Sze's poetics to me feels as ancient as it does postmodern. What can at first strike the reader as perplexing complexity, and even randomness, reliably spools out into a spirit of deeply meditative attention, and the links become felt, intuited -- even if at a level below articulation. This collection is a broadly successful one -- a quipu being a perfectly-selected unifying image -- and "The Angle of Reflection Equals the Angle of Incidence" contains the *most apt* description of what Sze's poems insist upon, gently but persistently: "these have no through-line except that all // things becoming and unbecoming become part / of the floe." So, so good. The closing lines of the same poem double down, gorgeously: "And as a lantern undulating on the surface // of a black pool is not the lantern itself, / so these synapsed words are not the things // themselves, but, sizzling, point the way."

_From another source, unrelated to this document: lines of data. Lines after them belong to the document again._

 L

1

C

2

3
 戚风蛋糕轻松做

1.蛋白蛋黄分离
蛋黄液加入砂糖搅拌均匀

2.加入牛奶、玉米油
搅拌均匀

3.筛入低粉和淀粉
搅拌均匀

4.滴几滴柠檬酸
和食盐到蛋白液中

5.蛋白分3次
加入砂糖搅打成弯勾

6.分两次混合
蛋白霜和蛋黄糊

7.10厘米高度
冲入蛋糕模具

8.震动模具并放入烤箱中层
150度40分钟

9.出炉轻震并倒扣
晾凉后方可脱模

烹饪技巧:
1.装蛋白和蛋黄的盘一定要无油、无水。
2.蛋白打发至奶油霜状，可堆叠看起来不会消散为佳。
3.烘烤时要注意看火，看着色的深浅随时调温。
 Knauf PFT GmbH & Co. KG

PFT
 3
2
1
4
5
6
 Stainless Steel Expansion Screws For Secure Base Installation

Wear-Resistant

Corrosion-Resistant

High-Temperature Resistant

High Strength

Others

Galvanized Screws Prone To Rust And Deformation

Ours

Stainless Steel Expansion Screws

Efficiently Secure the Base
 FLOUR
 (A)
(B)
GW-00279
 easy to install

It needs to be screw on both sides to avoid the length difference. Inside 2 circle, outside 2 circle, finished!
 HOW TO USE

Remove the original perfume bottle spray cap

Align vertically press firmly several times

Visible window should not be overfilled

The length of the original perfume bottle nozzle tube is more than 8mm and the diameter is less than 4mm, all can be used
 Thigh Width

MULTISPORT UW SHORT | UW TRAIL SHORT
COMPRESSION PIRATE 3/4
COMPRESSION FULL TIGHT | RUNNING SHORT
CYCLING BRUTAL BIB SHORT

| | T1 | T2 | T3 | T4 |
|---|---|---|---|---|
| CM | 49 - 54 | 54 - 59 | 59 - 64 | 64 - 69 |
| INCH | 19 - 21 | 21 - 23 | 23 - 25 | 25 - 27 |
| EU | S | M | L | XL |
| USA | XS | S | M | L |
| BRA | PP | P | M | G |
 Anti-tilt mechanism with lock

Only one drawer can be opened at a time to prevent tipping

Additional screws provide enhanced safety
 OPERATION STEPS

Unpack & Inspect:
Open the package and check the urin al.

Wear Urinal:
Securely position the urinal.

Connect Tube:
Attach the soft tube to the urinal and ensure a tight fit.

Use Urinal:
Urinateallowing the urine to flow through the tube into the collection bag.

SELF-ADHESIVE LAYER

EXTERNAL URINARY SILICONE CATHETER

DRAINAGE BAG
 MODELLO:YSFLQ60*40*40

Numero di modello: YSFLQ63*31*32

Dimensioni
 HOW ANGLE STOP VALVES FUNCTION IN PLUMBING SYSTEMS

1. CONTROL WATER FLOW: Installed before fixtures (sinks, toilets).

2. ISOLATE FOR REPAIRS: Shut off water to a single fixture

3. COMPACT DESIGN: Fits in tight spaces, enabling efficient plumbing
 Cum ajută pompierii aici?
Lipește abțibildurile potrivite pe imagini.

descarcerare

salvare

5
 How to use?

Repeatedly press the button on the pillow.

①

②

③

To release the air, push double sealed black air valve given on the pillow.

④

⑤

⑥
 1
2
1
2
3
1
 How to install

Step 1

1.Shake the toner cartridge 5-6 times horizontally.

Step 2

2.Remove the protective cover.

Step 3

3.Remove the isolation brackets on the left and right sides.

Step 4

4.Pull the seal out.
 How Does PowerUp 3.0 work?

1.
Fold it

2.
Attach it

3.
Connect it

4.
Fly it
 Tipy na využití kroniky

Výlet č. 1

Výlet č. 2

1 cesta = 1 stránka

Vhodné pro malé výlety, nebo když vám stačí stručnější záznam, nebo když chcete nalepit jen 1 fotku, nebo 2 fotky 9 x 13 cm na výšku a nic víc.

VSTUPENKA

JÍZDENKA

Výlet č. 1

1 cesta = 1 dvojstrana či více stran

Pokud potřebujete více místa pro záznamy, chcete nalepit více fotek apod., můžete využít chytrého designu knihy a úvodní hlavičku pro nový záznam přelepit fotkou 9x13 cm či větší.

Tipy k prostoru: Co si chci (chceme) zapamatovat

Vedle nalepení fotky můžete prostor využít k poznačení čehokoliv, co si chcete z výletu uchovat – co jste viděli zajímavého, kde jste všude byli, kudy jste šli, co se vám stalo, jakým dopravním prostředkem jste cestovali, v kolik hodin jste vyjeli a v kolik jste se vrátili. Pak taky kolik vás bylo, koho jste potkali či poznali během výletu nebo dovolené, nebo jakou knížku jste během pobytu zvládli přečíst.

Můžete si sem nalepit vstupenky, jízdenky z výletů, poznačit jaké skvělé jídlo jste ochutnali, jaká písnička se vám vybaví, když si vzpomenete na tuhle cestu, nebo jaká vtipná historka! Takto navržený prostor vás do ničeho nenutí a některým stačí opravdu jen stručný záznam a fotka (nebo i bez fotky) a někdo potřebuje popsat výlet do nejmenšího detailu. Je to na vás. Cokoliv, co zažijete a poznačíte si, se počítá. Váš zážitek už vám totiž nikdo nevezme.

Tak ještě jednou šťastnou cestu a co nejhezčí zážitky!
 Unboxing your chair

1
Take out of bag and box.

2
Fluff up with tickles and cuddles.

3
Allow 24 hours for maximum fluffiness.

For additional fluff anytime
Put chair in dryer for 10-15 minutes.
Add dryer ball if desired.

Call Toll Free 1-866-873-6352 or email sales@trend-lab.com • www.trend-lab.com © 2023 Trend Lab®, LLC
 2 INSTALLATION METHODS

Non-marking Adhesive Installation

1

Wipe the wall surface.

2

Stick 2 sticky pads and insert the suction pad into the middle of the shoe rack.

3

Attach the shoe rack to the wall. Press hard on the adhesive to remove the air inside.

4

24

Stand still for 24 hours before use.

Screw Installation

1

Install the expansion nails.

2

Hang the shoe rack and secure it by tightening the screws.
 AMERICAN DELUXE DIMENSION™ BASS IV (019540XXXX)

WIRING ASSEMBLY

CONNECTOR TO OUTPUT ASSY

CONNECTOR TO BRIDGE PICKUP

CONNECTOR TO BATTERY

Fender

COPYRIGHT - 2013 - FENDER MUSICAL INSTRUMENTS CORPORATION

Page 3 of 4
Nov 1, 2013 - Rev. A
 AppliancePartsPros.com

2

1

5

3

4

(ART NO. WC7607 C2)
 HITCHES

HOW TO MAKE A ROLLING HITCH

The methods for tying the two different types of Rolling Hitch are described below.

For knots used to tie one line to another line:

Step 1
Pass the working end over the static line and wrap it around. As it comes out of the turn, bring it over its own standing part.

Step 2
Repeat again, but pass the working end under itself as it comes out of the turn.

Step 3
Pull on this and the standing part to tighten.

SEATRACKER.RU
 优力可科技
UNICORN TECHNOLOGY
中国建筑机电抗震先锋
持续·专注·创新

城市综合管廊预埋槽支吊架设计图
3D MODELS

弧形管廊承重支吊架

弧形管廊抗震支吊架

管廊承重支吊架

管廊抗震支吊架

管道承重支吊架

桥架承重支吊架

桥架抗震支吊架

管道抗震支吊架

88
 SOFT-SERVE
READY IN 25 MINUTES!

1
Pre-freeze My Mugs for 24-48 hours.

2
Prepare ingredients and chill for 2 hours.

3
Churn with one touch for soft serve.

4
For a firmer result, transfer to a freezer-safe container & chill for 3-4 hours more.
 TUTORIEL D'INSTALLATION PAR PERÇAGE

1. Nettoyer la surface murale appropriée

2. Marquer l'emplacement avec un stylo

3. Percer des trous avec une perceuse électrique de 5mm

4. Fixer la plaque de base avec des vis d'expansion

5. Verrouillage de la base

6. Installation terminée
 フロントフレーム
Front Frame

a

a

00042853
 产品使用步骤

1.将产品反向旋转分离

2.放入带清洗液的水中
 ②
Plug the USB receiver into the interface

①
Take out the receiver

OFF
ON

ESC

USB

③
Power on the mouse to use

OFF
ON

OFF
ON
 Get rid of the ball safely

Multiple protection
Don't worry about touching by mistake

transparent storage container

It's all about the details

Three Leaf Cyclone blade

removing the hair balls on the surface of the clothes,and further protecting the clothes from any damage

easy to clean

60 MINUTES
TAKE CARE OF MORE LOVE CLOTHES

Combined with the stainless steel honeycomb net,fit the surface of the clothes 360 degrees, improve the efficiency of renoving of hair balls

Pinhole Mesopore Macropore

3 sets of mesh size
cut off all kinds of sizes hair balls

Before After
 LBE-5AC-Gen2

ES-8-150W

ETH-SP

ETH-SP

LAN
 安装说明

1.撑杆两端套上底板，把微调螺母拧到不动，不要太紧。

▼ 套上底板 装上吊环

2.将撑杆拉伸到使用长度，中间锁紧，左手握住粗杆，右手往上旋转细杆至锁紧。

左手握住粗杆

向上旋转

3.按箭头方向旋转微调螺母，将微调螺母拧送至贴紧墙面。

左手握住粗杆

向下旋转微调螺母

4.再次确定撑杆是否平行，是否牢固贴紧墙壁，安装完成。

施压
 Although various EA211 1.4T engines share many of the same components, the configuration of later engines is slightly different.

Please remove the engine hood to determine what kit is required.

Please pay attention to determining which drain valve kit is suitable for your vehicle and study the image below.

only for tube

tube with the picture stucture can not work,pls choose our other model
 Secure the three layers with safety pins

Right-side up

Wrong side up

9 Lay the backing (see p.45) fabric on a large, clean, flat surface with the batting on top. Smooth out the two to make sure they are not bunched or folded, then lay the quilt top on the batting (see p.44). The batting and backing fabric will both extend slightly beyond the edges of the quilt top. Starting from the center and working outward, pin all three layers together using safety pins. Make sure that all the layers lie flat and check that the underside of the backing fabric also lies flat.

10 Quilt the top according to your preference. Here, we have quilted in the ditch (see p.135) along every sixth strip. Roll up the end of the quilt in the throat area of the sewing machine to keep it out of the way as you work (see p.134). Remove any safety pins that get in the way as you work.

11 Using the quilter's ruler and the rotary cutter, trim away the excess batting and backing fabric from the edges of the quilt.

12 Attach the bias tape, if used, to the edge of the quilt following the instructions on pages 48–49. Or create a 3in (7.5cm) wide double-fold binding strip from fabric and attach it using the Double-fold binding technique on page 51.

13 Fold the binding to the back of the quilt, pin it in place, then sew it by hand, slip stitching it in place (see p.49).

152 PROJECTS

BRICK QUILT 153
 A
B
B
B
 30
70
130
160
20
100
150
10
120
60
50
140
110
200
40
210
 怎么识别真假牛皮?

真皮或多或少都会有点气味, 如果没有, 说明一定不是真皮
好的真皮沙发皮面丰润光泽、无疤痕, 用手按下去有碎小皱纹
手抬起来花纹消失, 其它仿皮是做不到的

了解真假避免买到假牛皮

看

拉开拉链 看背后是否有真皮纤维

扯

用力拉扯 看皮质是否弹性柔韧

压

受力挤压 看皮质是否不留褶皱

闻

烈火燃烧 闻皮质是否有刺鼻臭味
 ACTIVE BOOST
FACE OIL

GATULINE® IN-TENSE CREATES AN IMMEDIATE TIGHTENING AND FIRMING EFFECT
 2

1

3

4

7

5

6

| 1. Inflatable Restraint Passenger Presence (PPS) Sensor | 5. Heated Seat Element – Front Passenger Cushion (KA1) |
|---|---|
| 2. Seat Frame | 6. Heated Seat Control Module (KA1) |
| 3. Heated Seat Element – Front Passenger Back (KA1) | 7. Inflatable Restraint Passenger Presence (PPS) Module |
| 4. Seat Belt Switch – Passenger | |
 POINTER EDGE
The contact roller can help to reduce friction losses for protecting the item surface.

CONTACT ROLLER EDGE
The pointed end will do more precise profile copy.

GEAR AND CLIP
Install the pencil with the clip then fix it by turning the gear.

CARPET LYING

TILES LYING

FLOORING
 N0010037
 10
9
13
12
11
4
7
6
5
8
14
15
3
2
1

You know what, I give up on this. I've been reading it on and off for like a year and a half, and while it has some nice moments, it has never really caught me. I've admired Sze's work in some anthologies - I don't know if it's a whole book of him that's problematic for me, or whether it's this book. Either way, I think this going in the donate/sell bin. Despite it having a completely awesome cover.
exactly the sort of book i might revise my opinion on after a few reads. i'm interested but not catching something. highly associative for all its narrative appearances.